Italic and oblique and slanted fonts

Hello everyone,

  1. An italic font is a specially created font and apart from the rightward slant, some glyphs have a different design to their Roman equivalents, for example a and g.
  2. An oblique font is a Roman font slanted to the right.
  3. A slanted font could be slanted to the left (but Amiri slanted is slanted to the right so a priori either italic or oblique, but many characters are identical to the regular form!)

Finally, how can one really be sure that a font named italic or oblique or slanted is so?
Thank you for your explanations.

Look at it ! If it looks slanted or italic then it probably is. :laughing:

See Font Properties, Masters, General to see whether the font is Regular, Bold, Italic, or Bold Italic.
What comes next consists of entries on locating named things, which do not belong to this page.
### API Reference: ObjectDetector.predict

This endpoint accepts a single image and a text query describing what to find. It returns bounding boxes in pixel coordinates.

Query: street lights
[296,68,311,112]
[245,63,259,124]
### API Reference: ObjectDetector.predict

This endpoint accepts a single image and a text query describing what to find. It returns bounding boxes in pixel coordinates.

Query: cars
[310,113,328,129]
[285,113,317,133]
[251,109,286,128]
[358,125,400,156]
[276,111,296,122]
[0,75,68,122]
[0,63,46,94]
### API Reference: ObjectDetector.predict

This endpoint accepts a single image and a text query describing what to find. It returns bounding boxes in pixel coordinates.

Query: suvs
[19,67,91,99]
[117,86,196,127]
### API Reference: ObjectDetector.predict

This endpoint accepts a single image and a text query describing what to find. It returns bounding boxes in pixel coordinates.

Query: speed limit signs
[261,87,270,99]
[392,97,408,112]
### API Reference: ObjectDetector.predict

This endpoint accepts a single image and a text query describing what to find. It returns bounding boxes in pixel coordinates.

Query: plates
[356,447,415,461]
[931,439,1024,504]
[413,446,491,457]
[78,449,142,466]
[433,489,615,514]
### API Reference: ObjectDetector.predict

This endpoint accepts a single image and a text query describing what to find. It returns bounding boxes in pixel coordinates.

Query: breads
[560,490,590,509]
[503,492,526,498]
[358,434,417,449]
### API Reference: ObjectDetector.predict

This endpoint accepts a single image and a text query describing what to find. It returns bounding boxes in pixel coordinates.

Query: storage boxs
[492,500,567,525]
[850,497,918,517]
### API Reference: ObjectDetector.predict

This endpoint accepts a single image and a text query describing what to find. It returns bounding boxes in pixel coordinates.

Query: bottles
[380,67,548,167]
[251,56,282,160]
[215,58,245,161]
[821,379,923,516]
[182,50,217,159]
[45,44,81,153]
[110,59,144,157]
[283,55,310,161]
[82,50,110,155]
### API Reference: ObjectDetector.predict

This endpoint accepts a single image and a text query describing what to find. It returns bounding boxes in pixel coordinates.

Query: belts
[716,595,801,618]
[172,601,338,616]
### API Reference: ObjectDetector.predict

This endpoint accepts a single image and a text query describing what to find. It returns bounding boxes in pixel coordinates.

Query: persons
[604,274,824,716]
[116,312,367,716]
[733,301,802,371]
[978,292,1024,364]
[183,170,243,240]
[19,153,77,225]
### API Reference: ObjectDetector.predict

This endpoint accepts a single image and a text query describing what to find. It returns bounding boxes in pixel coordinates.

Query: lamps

When a user selects the italic attribute in a word-processor, the italic version of the font is used.

Italic fonts usually have a negative italic angle, but they do not have to actually be slanted.

Script fonts may be Regular type style, but still slanted, e.g. Hari Regular.
Hari.png

Properties Master displays what has been entered into the font by the author.
Here, the master is (mischievously) called Casimir for a Google Roboto Regular font registered as… Roboto Bold.
casimir.png
How can we be sure that the Italic, Slanted, Oblique information the author has entered is correct?